高齢者虐待防止法が定める通報の仕組み、通報者が守られる根拠、市町村の対応、そして何を根拠に通報するのかという問題について。

家族が確認できるのは面会の数十分だけです。

残りの時間に何があったかは本人の話に頼ることになりますが、その話が正確でないことも多い。記憶があいまいだったり、心配をかけまいと言わなかったり、施設に迷惑がかかると思って我慢されたりします。

そして「言ったら余計につらくなるのでは」という不安が、いちばん大きい。

その不安については、法律が先に答えを出しています

高齢者虐待防止法は、通報した人を守る仕組みを先に用意しています。

通報者が誰かは明かされません。 通報を受けた市町村や地域包括支援センターの職員には、職務上知り得た通報者を特定する情報を漏らしてはならないという守秘義務が課されています(同法第8条、第17条第2項)。

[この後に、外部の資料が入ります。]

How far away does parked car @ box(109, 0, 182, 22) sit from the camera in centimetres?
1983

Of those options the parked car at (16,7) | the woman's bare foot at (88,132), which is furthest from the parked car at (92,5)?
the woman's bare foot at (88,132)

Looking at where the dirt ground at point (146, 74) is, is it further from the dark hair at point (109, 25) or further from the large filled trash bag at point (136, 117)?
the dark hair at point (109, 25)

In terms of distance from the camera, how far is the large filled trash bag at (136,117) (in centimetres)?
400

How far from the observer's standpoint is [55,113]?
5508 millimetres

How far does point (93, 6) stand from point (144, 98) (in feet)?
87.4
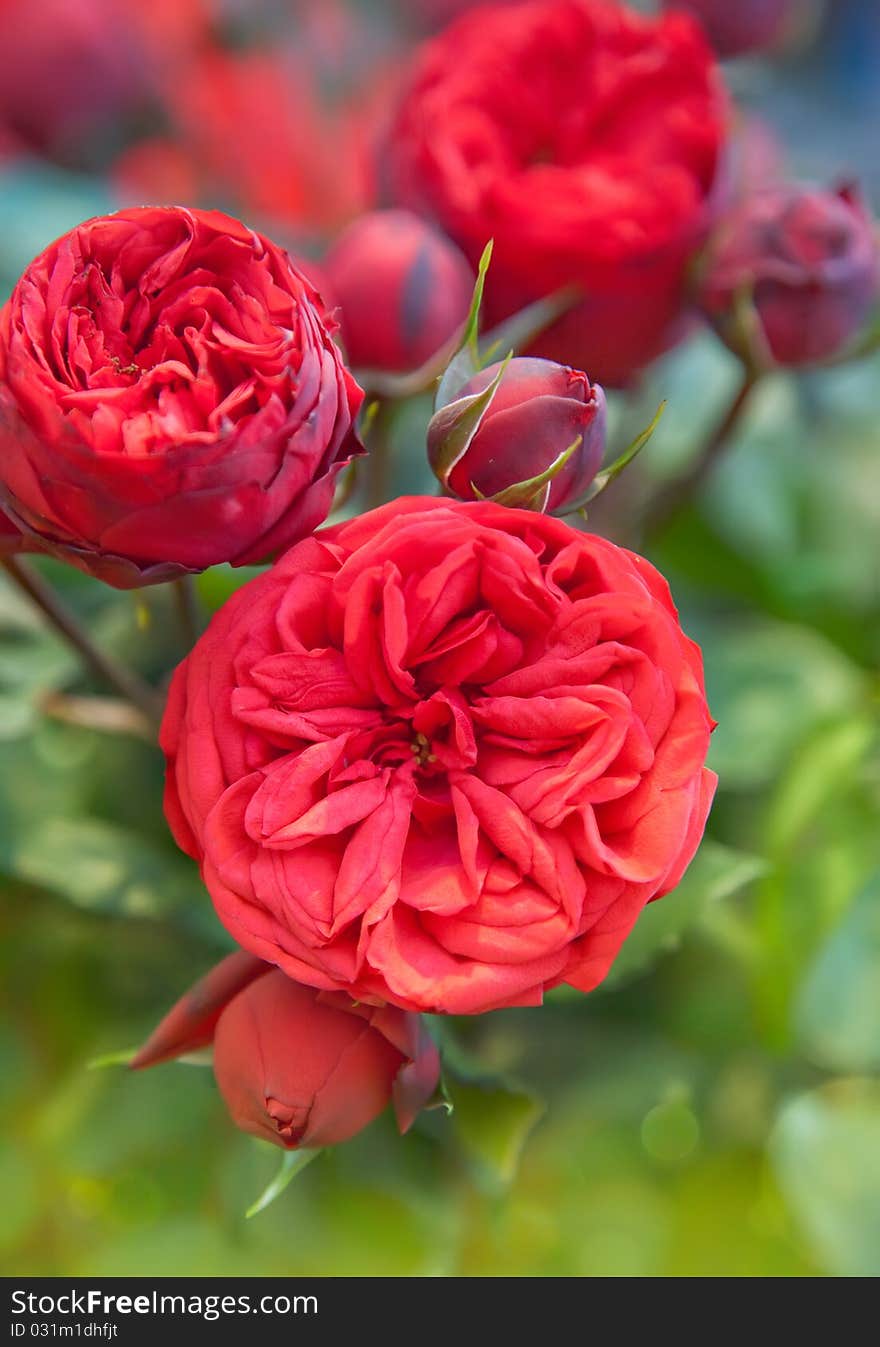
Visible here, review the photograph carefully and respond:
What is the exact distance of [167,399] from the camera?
0.78 ft

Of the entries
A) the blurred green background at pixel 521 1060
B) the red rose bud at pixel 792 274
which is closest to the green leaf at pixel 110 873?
the blurred green background at pixel 521 1060

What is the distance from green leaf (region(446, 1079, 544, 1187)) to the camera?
1.04 feet

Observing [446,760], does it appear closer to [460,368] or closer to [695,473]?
[460,368]

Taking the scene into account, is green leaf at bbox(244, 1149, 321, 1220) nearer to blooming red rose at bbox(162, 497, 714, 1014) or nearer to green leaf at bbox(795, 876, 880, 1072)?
blooming red rose at bbox(162, 497, 714, 1014)

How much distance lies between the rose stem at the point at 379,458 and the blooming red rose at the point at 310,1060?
6.2 inches

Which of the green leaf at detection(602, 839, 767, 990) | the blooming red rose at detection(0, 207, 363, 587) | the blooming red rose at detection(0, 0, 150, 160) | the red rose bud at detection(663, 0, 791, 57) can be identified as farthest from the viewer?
the blooming red rose at detection(0, 0, 150, 160)

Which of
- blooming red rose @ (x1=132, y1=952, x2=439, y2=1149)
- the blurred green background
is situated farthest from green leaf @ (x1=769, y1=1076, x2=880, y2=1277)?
blooming red rose @ (x1=132, y1=952, x2=439, y2=1149)

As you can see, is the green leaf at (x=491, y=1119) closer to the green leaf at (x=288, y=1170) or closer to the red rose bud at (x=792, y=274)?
the green leaf at (x=288, y=1170)

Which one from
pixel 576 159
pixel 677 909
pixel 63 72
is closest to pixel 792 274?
pixel 576 159

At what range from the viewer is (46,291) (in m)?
0.25

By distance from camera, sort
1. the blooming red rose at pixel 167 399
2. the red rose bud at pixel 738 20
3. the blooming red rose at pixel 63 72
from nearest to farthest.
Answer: the blooming red rose at pixel 167 399
the red rose bud at pixel 738 20
the blooming red rose at pixel 63 72

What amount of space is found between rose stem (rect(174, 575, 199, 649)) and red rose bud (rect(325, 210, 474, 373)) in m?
0.10

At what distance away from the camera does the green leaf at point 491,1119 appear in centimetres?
32

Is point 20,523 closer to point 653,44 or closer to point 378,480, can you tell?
point 378,480
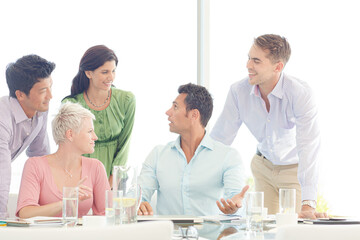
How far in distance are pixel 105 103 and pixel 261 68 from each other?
36.1 inches

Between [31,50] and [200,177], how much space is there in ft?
14.5

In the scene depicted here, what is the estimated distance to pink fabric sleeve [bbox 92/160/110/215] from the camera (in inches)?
104

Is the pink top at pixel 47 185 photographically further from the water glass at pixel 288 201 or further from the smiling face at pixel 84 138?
the water glass at pixel 288 201

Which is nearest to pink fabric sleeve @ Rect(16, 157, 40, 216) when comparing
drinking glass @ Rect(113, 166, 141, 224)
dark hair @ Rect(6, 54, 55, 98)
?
dark hair @ Rect(6, 54, 55, 98)

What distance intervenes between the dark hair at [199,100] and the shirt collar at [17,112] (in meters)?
0.85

施設職員が自分の勤務先を通報した場合も同じです。 市町が事実確認調査を行う際、施設に対して通報者が誰であるかを明かさないよう配慮することになっています。

通報を理由とする不利益処分も禁じられています。 解雇などがこれにあたります。

そして相談・通報は個人情報の漏洩にはあたらないと自治体も明記しています。

通報の敷居は低くしてあります

発見した人は通報できます。 同法第7条は、養護者による虐待を受けたと思われる高齢者を発見した者について、生命または身体に重大な危険が生じている場合は速やかに市町村へ通報しなければならないとし、それ以外の場合も通報するよう努めなければならないと定めています。

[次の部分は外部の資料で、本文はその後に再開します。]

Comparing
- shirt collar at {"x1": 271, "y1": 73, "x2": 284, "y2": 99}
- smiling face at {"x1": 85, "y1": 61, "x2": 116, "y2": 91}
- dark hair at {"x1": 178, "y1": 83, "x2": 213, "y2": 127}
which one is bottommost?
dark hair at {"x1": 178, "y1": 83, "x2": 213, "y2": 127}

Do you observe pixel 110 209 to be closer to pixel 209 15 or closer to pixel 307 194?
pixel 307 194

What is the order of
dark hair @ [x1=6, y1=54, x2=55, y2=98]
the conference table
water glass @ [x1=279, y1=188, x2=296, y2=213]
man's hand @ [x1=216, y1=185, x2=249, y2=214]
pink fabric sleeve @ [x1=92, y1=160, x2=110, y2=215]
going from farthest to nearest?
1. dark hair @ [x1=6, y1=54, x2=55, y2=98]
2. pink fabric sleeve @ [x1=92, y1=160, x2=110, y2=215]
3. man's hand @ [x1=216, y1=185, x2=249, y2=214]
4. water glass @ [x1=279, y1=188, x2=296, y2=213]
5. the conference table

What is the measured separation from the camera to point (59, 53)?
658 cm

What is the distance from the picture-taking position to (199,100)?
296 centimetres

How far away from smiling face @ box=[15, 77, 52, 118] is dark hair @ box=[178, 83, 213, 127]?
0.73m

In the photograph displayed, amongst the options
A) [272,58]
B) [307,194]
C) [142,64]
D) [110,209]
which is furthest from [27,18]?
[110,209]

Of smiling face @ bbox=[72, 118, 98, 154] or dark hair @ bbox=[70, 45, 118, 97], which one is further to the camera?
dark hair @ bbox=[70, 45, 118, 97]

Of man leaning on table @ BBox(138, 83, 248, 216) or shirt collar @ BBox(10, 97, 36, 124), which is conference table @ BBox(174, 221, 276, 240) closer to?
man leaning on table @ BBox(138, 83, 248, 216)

家族でも、近隣の人でも、別の入所者のご家族でも構いません。

施設の職員には義務があります。 養介護施設従事者等については、自分が勤務する施設内で虐待を発見した場合、危険度にかかわらず通報義務があります。隠ぺいは法令違反です。

医師・保健師・弁護士などには早期発見への協力義務が定められています(同法第5条)。

通報先

  • 市区町村の高齢福祉担当窓口
  • 地域包括支援センター
  • 警察 — 緊急性が高い場合
  • 都道府県の介護保険担当部局・老人福祉担当部局 — 施設内虐待の場合

通報後は 市町村が速やかに安全を確認し、事実関係を調査します(同法第9条)。必要に応じて訪問や関係者への聞き取りが行われます。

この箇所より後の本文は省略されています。